The Asian proprietor of a general goods shop across the road was observing Pearson closely. He was, Pearson assumed, part of that nervous and vulnerable community’s early warning system. Any excitement, any unusual activity among the journalists who used Cambridge House as their headquarters, was carefully noted. Bad news
would spread like an African bush fire with the wind behind it, running down Mobutu Sese Seko Street with its Indian-owned curio shops and foreign exchange bureaux and car hire companies. When appropriate, action was taken. Currencies were bought and sold, usually leading to a further weakening in the rate for the ngwee on the city’s black market.
Pearson took the lift to the second floor, and turned into the passage leading to the Financial News office. As he made his way down the gloomy corridor, he encountered the familiar combination of smells: rancid cooking oil from the canteen, stale cigarettes, the sickly sweet odour of the men’s urinal, mixed with the sharp aroma of disinfectant.
The door of the Japan Television News Agency was locked and bolted as usual. No doubt the bureau chief was yet again out of the country, pursuing a story everyone else had forgotten about. It sometimes seemed to Pearson that when the agency’s bureau chief arrived on the scene, you could be sure that the story was over. But there was something admirable, even heroic, about the patient, polite, dogged determination with which his colleague pursued the news that was invariably out of date.

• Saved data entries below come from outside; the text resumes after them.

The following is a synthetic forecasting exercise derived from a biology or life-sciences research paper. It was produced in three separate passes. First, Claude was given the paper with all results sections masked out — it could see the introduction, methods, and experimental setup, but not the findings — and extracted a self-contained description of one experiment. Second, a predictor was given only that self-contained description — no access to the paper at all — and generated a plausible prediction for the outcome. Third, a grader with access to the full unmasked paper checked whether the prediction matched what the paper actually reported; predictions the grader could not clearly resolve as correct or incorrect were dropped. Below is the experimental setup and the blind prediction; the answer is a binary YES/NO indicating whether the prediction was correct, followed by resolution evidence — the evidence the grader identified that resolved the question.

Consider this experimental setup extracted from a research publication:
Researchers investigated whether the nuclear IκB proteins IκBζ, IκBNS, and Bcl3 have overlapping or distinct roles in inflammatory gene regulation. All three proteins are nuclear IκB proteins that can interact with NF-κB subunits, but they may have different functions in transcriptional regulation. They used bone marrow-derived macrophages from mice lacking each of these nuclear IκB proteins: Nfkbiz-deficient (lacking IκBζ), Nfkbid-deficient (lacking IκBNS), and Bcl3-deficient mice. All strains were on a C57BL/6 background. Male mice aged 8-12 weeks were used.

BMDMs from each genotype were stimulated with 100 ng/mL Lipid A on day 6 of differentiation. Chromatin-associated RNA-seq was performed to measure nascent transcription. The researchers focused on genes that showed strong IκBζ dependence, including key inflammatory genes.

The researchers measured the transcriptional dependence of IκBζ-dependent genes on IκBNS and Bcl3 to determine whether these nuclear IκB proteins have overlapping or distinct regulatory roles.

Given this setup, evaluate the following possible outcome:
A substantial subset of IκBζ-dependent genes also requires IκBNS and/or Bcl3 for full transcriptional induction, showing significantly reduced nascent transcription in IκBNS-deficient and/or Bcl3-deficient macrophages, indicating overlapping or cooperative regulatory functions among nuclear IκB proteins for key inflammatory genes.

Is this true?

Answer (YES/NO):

A press conference was getting under way in the canteen, before an audience of the building’s messengers, the Kuwisha office managers of the dozen or so foreign press bureaux, and the retinue of assorted hangers-on that accompanied the politicians who put in regular appearances.
Apart from the veteran Associated Press correspondent, the only representative of the world’s media was a fresh-faced girl in her early twenties who was writing down every word that came from the platform.
Pearson was about to pass by, but paused when he saw who was speaking: Newman Kibwana, the leader of the Official Front for the Restoration of Democracy, the breakaway faction of the Front for the Restoration of Democracy.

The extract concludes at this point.